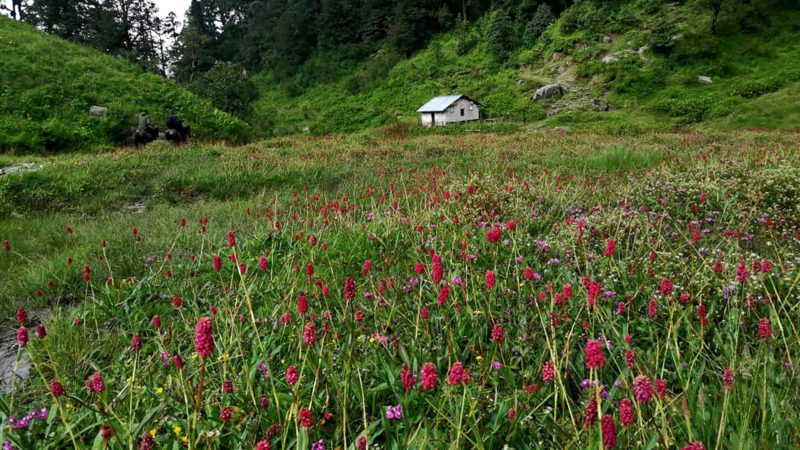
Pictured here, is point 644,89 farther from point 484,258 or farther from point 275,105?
point 275,105

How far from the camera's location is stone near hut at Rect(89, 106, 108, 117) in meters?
16.5

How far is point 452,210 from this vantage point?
504 centimetres

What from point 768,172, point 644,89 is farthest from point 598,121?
point 768,172

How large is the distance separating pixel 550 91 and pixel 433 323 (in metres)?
38.2

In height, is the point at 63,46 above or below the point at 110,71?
above

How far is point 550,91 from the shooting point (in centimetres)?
3684

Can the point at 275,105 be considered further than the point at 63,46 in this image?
Yes

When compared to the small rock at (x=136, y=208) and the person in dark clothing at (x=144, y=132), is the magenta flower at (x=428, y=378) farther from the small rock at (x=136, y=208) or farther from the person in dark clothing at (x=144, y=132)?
the person in dark clothing at (x=144, y=132)

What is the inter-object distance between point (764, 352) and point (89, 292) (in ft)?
15.3

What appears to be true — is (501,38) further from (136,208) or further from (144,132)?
(136,208)

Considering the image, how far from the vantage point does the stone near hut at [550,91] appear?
36719 millimetres

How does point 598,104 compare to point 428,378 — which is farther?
point 598,104

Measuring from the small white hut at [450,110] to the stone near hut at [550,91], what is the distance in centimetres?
570

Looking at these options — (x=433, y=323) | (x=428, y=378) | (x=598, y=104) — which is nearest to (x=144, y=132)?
(x=433, y=323)
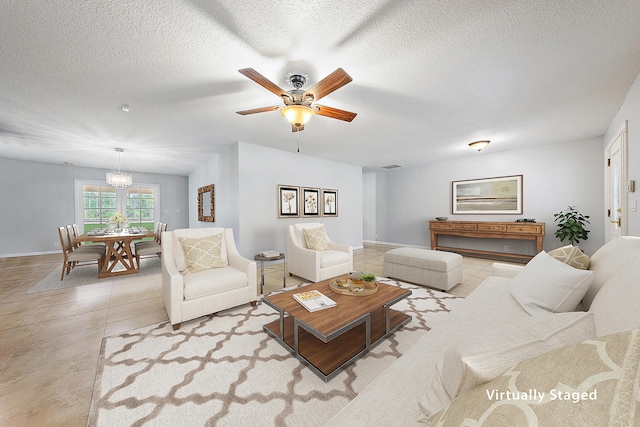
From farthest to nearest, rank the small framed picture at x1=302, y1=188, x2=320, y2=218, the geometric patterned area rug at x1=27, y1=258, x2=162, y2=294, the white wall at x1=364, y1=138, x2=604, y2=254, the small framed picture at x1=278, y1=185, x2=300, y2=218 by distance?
Answer: the small framed picture at x1=302, y1=188, x2=320, y2=218
the small framed picture at x1=278, y1=185, x2=300, y2=218
the white wall at x1=364, y1=138, x2=604, y2=254
the geometric patterned area rug at x1=27, y1=258, x2=162, y2=294

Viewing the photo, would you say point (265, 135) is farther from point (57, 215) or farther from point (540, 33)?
point (57, 215)

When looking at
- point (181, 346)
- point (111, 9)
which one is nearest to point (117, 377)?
point (181, 346)

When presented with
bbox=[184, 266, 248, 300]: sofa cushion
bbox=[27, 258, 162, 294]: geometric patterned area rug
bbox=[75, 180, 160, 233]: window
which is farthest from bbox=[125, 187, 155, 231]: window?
bbox=[184, 266, 248, 300]: sofa cushion

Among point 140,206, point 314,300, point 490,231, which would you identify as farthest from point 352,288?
point 140,206

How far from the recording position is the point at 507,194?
16.6ft

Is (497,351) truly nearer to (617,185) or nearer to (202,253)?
(202,253)

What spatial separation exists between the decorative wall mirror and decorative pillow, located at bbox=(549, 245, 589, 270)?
18.4 ft

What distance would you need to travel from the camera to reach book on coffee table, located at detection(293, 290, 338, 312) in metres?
1.77

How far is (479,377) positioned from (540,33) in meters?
2.35

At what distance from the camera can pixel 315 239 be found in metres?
3.80

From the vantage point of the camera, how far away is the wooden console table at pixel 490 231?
173 inches

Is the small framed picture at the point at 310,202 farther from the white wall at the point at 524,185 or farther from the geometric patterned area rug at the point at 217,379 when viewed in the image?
the geometric patterned area rug at the point at 217,379

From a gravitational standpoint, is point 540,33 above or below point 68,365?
above

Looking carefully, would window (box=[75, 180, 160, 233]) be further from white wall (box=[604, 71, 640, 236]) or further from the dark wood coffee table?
white wall (box=[604, 71, 640, 236])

________

* [SET TASK] Arrange the lines of the material, from the line containing "What spatial separation" through the end of the material, as a Markdown table with the columns Row and Line, numbering each line in order and omitting blank lines.

* [EXERCISE ANSWER]
| Row | Line |
|---|---|
| 1 | What spatial separation exists between the decorative wall mirror and decorative pillow, located at bbox=(549, 245, 589, 270)? |
| 2 | 18.4 ft |
| 3 | What distance would you need to travel from the camera to reach book on coffee table, located at detection(293, 290, 338, 312) in metres? |
| 4 | 1.77 |
| 5 | How far is (479,377) positioned from (540,33) in meters? |
| 6 | 2.35 |
| 7 | At what distance from the camera can pixel 315 239 be found in metres? |
| 8 | 3.80 |
| 9 | From the vantage point of the camera, how far away is the wooden console table at pixel 490 231? |
| 10 | 173 inches |
| 11 | Is the small framed picture at the point at 310,202 farther from the white wall at the point at 524,185 or farther from the geometric patterned area rug at the point at 217,379 when viewed in the image? |
| 12 | the geometric patterned area rug at the point at 217,379 |
| 13 | From a gravitational standpoint, is point 540,33 above or below point 68,365? |
| 14 | above |
| 15 | Looking carefully, would window (box=[75, 180, 160, 233]) be further from white wall (box=[604, 71, 640, 236]) or further from the dark wood coffee table? |
| 16 | white wall (box=[604, 71, 640, 236]) |